Thursday, September 1, 2011

The Crested Caracara

The Leon Creek Greenway (pdf map link) has a bridge that crosses high over the creek between the Bamberger Nature Park and the Fox Park trailheads. When I crossed the bridge walking north on Monday, Aug 22, there was one small pool of water remaining in the creek just south of the bridge. There were numerous small birds: cardinals, doves and mockingbirds, on the ground around the edge of the pool:



When I crossed the bridge again on my return walk south towards the trailhead, I was pleasantly surprised to find a Crested Caracara by the pool:

















The Crested Caracara (a.k.a. Northern Caracara or Mexican Eagle) was the stuff of legend throughout pre-European contact in South and Central America. I haven't been able to find an authoritative website that discusses this, but there are numerous discussions on various websites.
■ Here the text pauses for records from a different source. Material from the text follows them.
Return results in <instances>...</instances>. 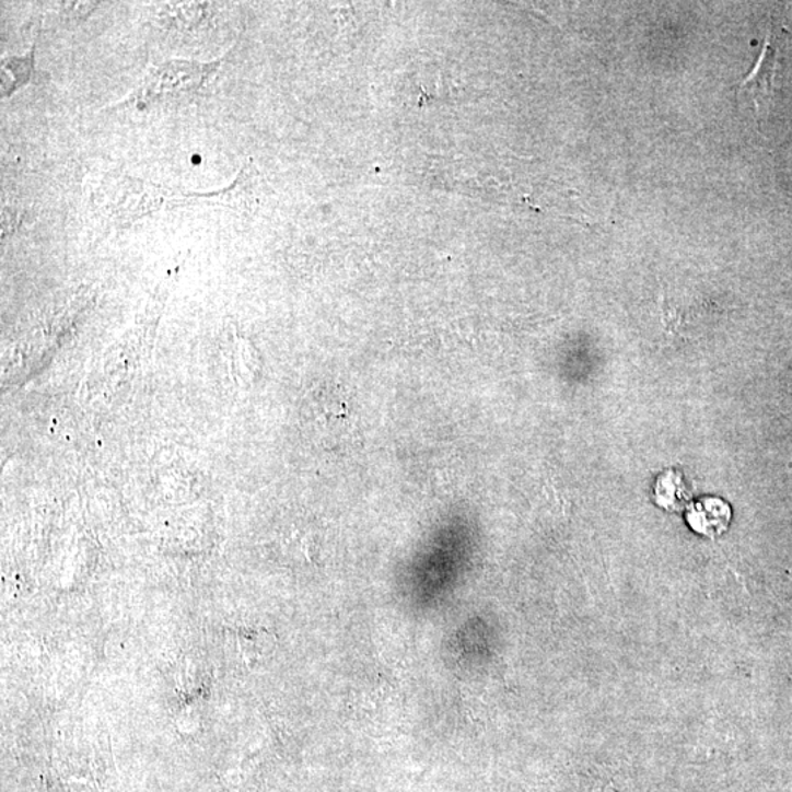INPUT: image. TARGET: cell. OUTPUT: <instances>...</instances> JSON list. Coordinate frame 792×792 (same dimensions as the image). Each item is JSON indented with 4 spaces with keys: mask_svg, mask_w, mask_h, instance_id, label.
Here are the masks:
<instances>
[{
    "mask_svg": "<svg viewBox=\"0 0 792 792\" xmlns=\"http://www.w3.org/2000/svg\"><path fill=\"white\" fill-rule=\"evenodd\" d=\"M0 68H2V79L8 77L7 81H2V98H10L12 94L36 80V45L24 55L2 56Z\"/></svg>",
    "mask_w": 792,
    "mask_h": 792,
    "instance_id": "8992f818",
    "label": "cell"
},
{
    "mask_svg": "<svg viewBox=\"0 0 792 792\" xmlns=\"http://www.w3.org/2000/svg\"><path fill=\"white\" fill-rule=\"evenodd\" d=\"M258 171L253 161H247L241 167L238 176L228 187L212 193L179 191L180 206L194 203L208 206H222L236 212L253 210L257 205L258 194Z\"/></svg>",
    "mask_w": 792,
    "mask_h": 792,
    "instance_id": "277c9868",
    "label": "cell"
},
{
    "mask_svg": "<svg viewBox=\"0 0 792 792\" xmlns=\"http://www.w3.org/2000/svg\"><path fill=\"white\" fill-rule=\"evenodd\" d=\"M158 7V27L167 38L196 42L213 28L222 3L166 2Z\"/></svg>",
    "mask_w": 792,
    "mask_h": 792,
    "instance_id": "3957f363",
    "label": "cell"
},
{
    "mask_svg": "<svg viewBox=\"0 0 792 792\" xmlns=\"http://www.w3.org/2000/svg\"><path fill=\"white\" fill-rule=\"evenodd\" d=\"M731 519L729 505L719 499H706L690 511L688 520L696 532L704 536H718L726 531Z\"/></svg>",
    "mask_w": 792,
    "mask_h": 792,
    "instance_id": "52a82bcc",
    "label": "cell"
},
{
    "mask_svg": "<svg viewBox=\"0 0 792 792\" xmlns=\"http://www.w3.org/2000/svg\"><path fill=\"white\" fill-rule=\"evenodd\" d=\"M223 60L214 59L200 62L193 59H167L154 63L141 77L139 84L125 101L114 109H132L145 112L153 109H175L189 105L200 96L201 92L217 72L221 70Z\"/></svg>",
    "mask_w": 792,
    "mask_h": 792,
    "instance_id": "6da1fadb",
    "label": "cell"
},
{
    "mask_svg": "<svg viewBox=\"0 0 792 792\" xmlns=\"http://www.w3.org/2000/svg\"><path fill=\"white\" fill-rule=\"evenodd\" d=\"M175 201L174 189L127 172L110 171L93 189L90 208L103 225L125 228L159 212L166 205L175 206Z\"/></svg>",
    "mask_w": 792,
    "mask_h": 792,
    "instance_id": "7a4b0ae2",
    "label": "cell"
},
{
    "mask_svg": "<svg viewBox=\"0 0 792 792\" xmlns=\"http://www.w3.org/2000/svg\"><path fill=\"white\" fill-rule=\"evenodd\" d=\"M774 72H777V51L772 49L769 40H766L755 70L738 85L739 93L752 94L757 110H760L772 97Z\"/></svg>",
    "mask_w": 792,
    "mask_h": 792,
    "instance_id": "5b68a950",
    "label": "cell"
}]
</instances>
For example, the flags-flags-flags.org website has the following:
"According to Aztec legend the people were wandering in Mexico in search of a sign that their god, Huitzilopochtli, had given them. He commanded them to find a Crested Caracara perched on top of a cactus, devouring a snake. After two hundred years of wandering, they found the promised sign on a small island in the Lake Texcoco. Their search and wandering ended and they founded their new capital, Tenochtitl."
The Crested Caracara is actually in the falcon family, but unlike other falcons, spends most of its time on the ground. Its legs are very well adapted for walking and running.

Editorial comment:

In the interest of full disclosure, I will point out that I digitally removed a plastic cup that was among the debris in the creek bed from several of these photos. With the exception of the post on digital variations, this is the first time I have digitally altered any photos that have appeared in this blog. As a matter of editorial policy I will always indicate if a photo has been altered beyond correcting brightness levels and color correction.
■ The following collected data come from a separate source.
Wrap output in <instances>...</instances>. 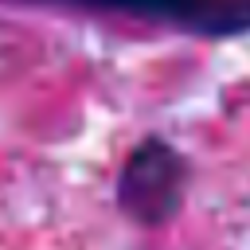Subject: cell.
<instances>
[{
    "label": "cell",
    "instance_id": "6da1fadb",
    "mask_svg": "<svg viewBox=\"0 0 250 250\" xmlns=\"http://www.w3.org/2000/svg\"><path fill=\"white\" fill-rule=\"evenodd\" d=\"M188 176L191 164L168 137L156 133L141 137L117 168V184H113L117 211L137 227H164L184 207Z\"/></svg>",
    "mask_w": 250,
    "mask_h": 250
},
{
    "label": "cell",
    "instance_id": "7a4b0ae2",
    "mask_svg": "<svg viewBox=\"0 0 250 250\" xmlns=\"http://www.w3.org/2000/svg\"><path fill=\"white\" fill-rule=\"evenodd\" d=\"M23 4L125 16V20H141V23L176 27L184 35H199V39L250 35V0H23Z\"/></svg>",
    "mask_w": 250,
    "mask_h": 250
}]
</instances>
The very prestigious National Geographic Magazine has been caught on several occasions publishing altered photographs that are supposedly straight documentary images without any indication to the audience of the alteration. Perhaps their most notorious example of this was the repositioning of the Great Pyramids of Egypt to make a horizontal photo fit the vertical format of the cover. Other major publications have also published significantly altered photos without indicating the alteration.

The Geographic's justification for the pyramid rearrangement was that they were "digitally repositioning the photographer." In other words, the rearranged photo is the way the pyramids would look if the photographer had taken the photo from a different angle.
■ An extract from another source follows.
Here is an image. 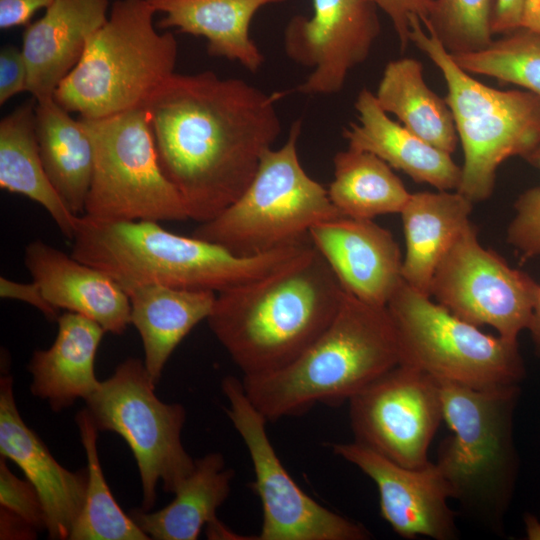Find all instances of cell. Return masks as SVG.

Perhaps my justification for digitally removing trash is no better, but I'm digitally cleaning up the visually distracting and environmentally degrading trash that litters the trails and creeks. For the above series of photos, I want the emphasis to remain on the crested caracara, not the trash. In the photos, I can remove the visual distraction, but in reality, the environmental degradation remains.

In most cases, as I also mentioned in the post, "Nature and the Human Presence, A Few Reflections," I have been able to minimize distracting elements from photos either by selective framing or cropping. I will discuss creek bed debris and greenway trail trash in more detail in an upcoming editorial post.